Exercise details: Everything in the listing below from the line containing "family: Cervidae" through the line containing "label granularity: sequence-level" must be repeated exactly; the remaining lines are not wanted.

Records supplied:
'''
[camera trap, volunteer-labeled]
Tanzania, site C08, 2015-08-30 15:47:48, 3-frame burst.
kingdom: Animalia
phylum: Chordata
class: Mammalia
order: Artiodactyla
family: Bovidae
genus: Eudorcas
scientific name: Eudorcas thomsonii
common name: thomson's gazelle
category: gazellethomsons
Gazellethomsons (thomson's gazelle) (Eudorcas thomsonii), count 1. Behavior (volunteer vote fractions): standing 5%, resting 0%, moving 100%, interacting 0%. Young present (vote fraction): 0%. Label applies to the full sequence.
'''
'''
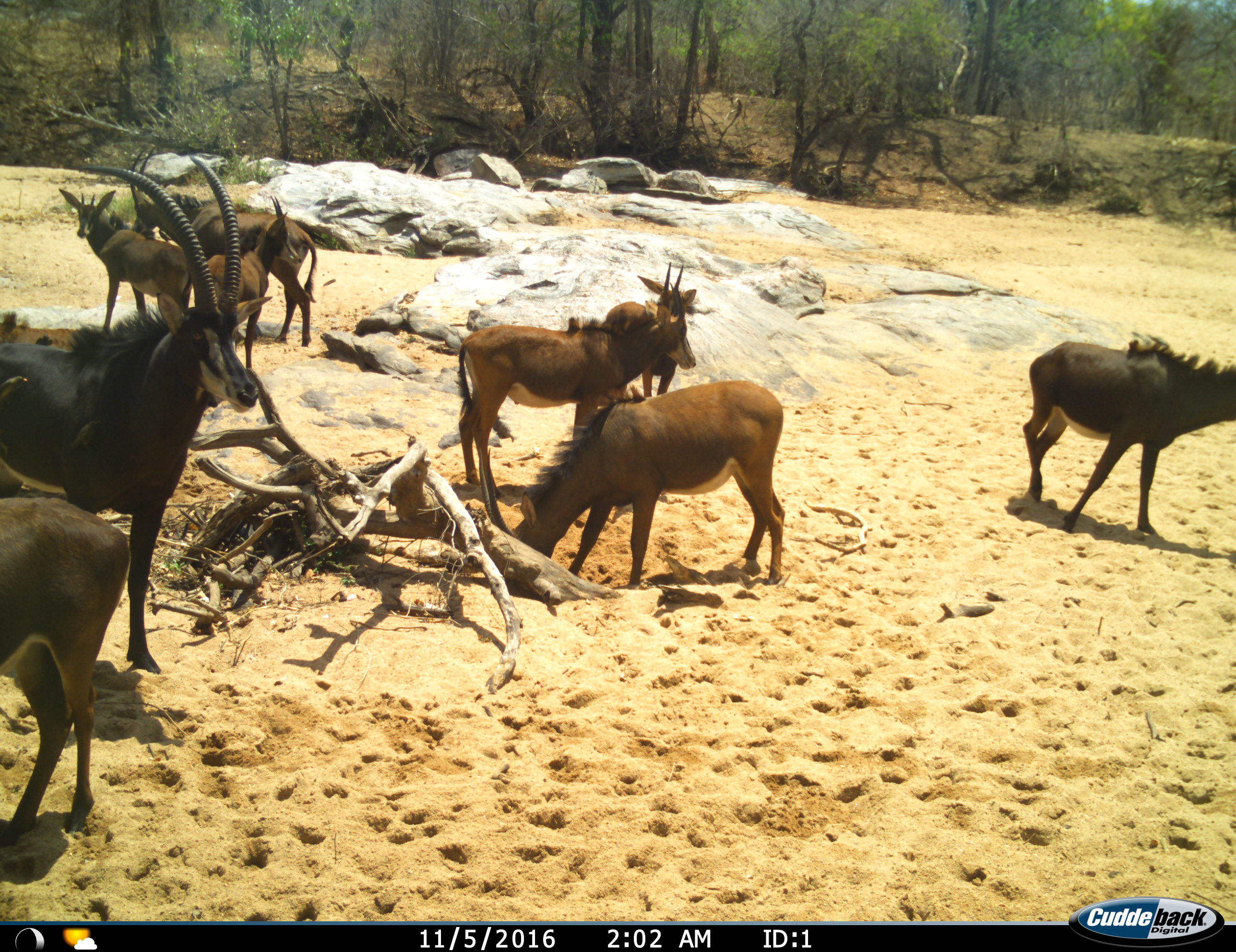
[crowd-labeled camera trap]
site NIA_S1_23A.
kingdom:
'''
'''
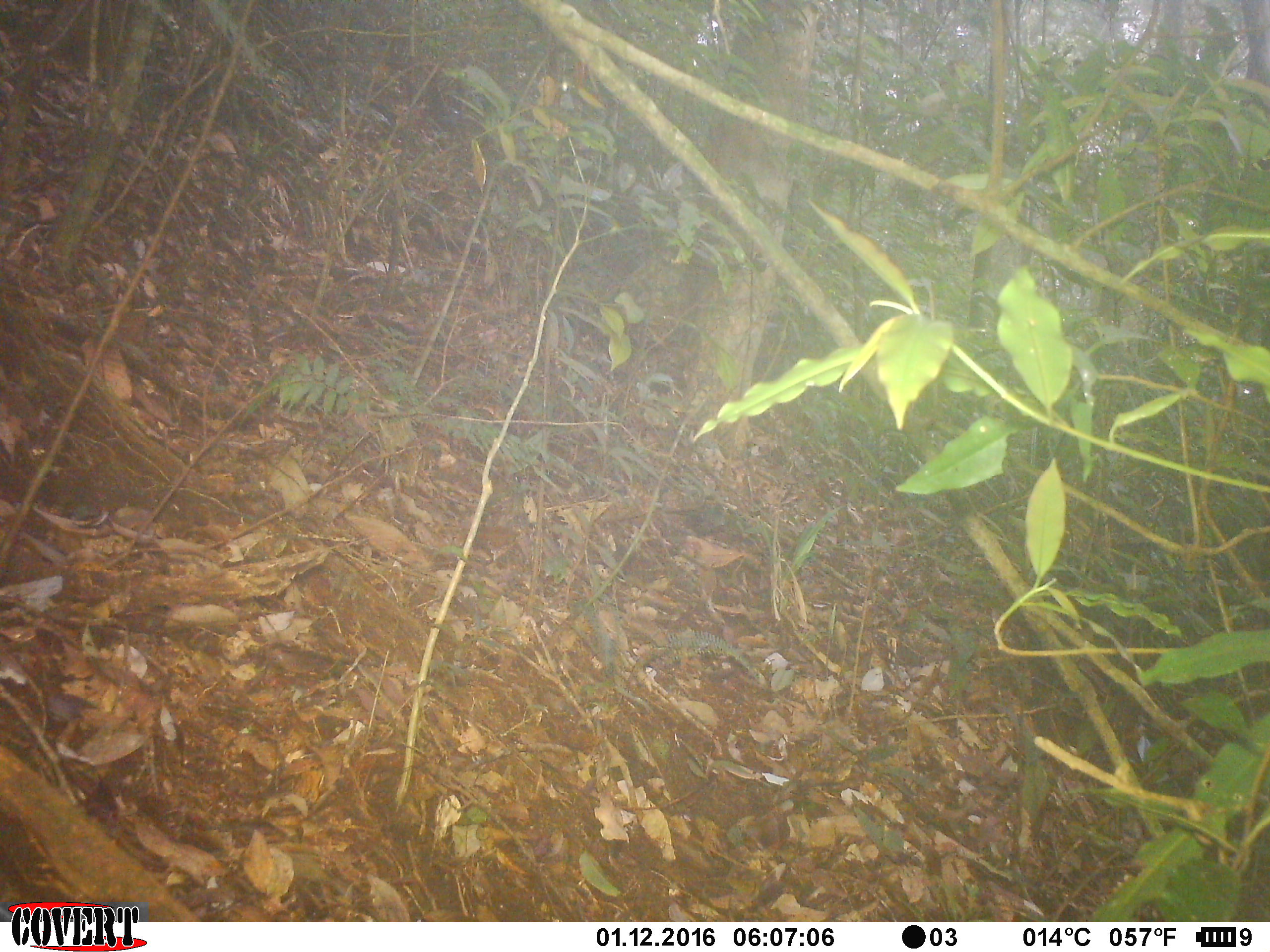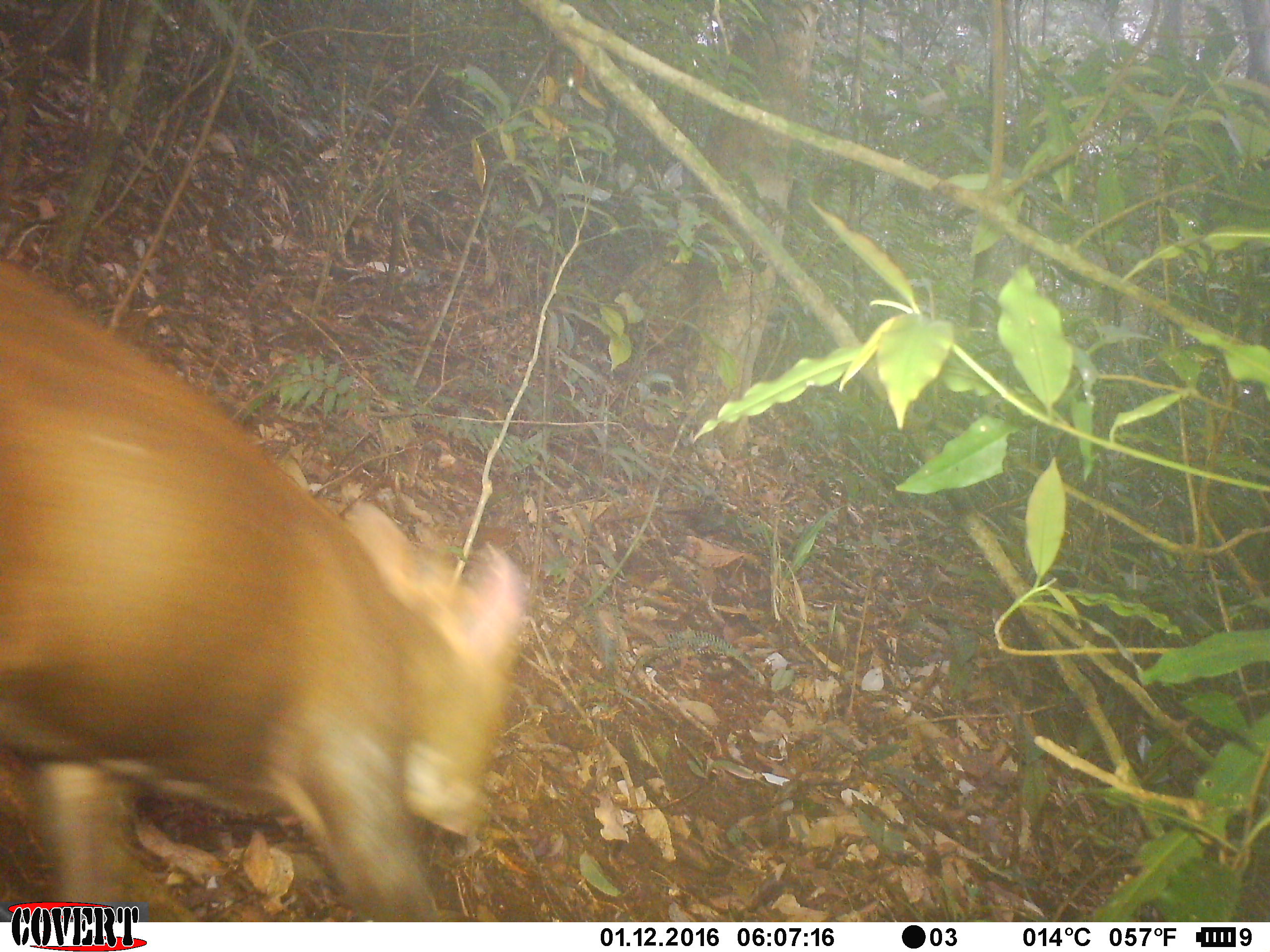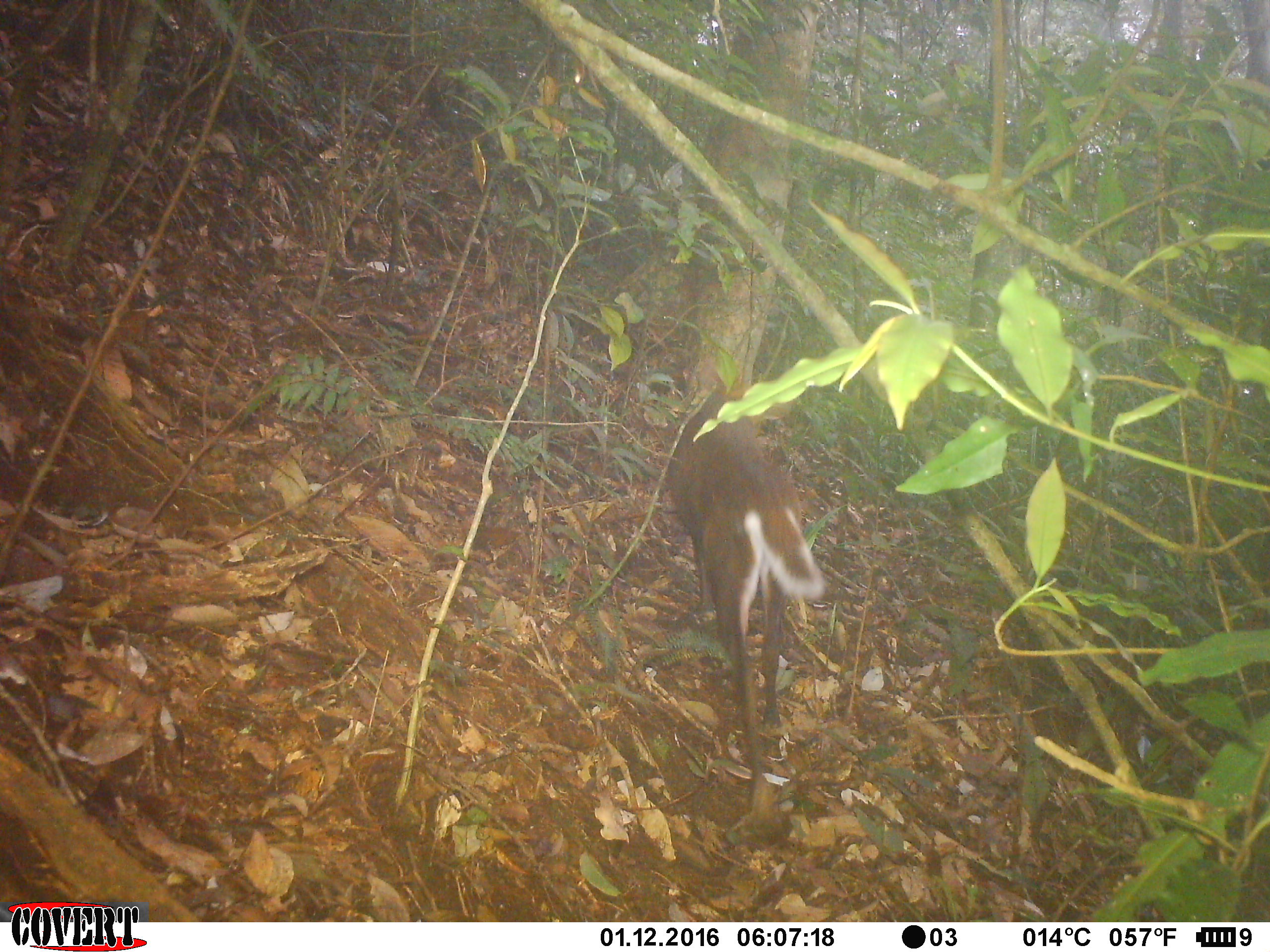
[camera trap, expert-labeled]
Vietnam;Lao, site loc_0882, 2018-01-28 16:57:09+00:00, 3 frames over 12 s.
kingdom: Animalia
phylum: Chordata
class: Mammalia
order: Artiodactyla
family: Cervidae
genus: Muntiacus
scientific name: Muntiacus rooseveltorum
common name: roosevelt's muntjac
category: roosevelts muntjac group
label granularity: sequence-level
'''
Answer:
family: Cervidae
genus: Muntiacus
scientific name: Muntiacus rooseveltorum
common name: roosevelt's muntjac
category: roosevelts muntjac group
label granularity: sequence-level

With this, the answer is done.